Uno de los cuadros de Prieto que mejor recoge estas improntas es el denominado ‘La Galana’, una guerrillera valdepeñera, heroína de la Guerra de la Independencia en contra de los franceses. Como señala el estudioso del arte de Gregorio Prieto, José Corredor-Matheos, tal vez sea esta una de las creaciones donde mejor se refleje el interés de Prieto por el cubismo aprendido de Vázquez Díaz. Se advierte el carácter del rostro del personaje femenino aunando geométricos planos precisos. Valeriano Bozal define esto muy bien calificando la tendencia de ‘cubismo matizado’. Sin embargo, Gregorio Prieto, a pesar de estas certeras influencias, nunca quiso adscribirse a ninguna vanguardia. “Simplemente –explica Javier-García-Luengo Manchado- asimilará de cada una de ellas lo que le pudiera interesar a la hora de ampliar su campo de expresión artística y estética, bien fuese el cubismo, el surrealismo, el pop o el postismo”.
En este libro-catálogo que estamos recorriendo se afirma tajantemente que Prieto “no solo participa de la generación del 27, sino que acabó por erigirse como el pintor más representativo de tan brillante y heterogéneo grupo, no solo por su amistad con los miembros más relevantes (Alberti, Cernuda, Lorca, Salinas, Chacel, etc.), sino por su afinidad estética e iconográfica con todos ellos”. Gregorio Prieto, además de gran pintor, fue también poeta.
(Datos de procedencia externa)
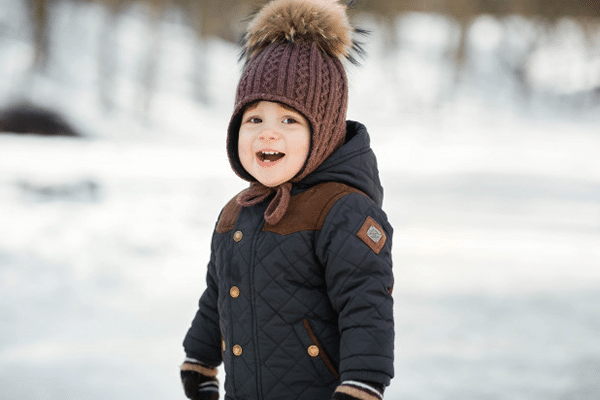 charming little boy funny winter hat poses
Su paisano Francisco Nieva no duda en defender, con su gracia característica, la inserción de Prieto en el 27: “La generación del 27 crea a España, la arranca prácticamente del dramático y gesticulante telón de fondo con que la vistió la generación del 98. Un rayo de luz que corta en el queso de enterizas tinieblas que era la España negra convertida en valor estético. Esa luz moderna que trae la nueva generación le llega al urbano hormigueo de Madrid, entonces cubierto por nubes zuloaguescas, desde la provincia dorada y desde un localismo con virtudes de universalidad. Esta generación del 27 parece formada por magníficos paletos. Lorca y Prieto son paradigma de ello. Tienen ese áspero refinamiento de los paletos geniales, capaces de rozar el más sutil ‘kitsch’ sentimental elevándolo a categoría como ‘les hubiera’ dicho su maestro Ortega.”
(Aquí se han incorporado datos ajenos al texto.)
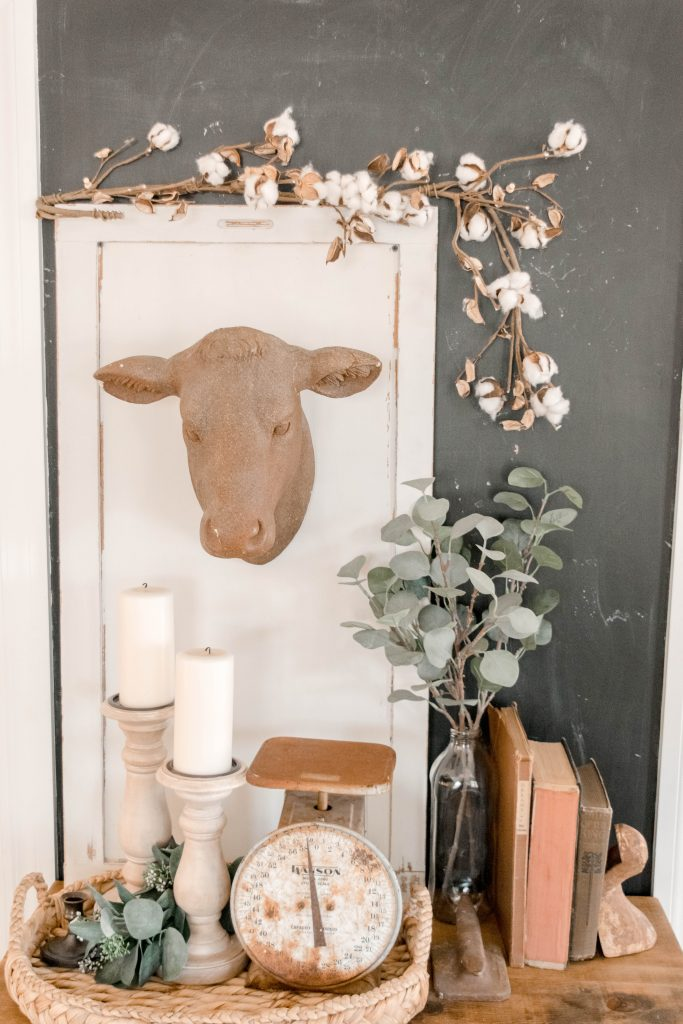 cow skull hanging with decor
En la exposición sobre los años de formación de Gregorio Prieto hay un apéndice sobre sus años de pensionado en la Academia de España en Roma, de 1928 a 1932. Dicho periodo ya no son años de formación, pues el arte del valdepeñero está entonces totalmente consolidado.
Con otro pensionado, Eduardo Chicharro Briones, hijo del afamado Eduardo Chicharro Agüera, director de la academia romana durante muchos años, Prieto cimenta una gran amistad. En sus últimos años de estancia, el director es Valle-Inclán, nombrado por Azaña, con el que, en principio, tienen problemas, siendo expedientados por el gran dramaturgo. Chicharro y Prieto allí realizan una espléndida colección de fotografías, siempre posando Prieto y siempre disparando Chicharro. Una colección, a estas alturas, muy importante en la historia del arte. Dichas fotos prenunciaron el Postismo, que Chicharro fundó en España más de una década más tarde en unión de Carlos Edmundo de Ory y Silvano Sernesi. Valle-Inclán, nada rencoroso con ellos, al verlos salir por la puerta de la Academia, cámara en ristre, exclamaba: “¡Ahí van esos dos locazos!”.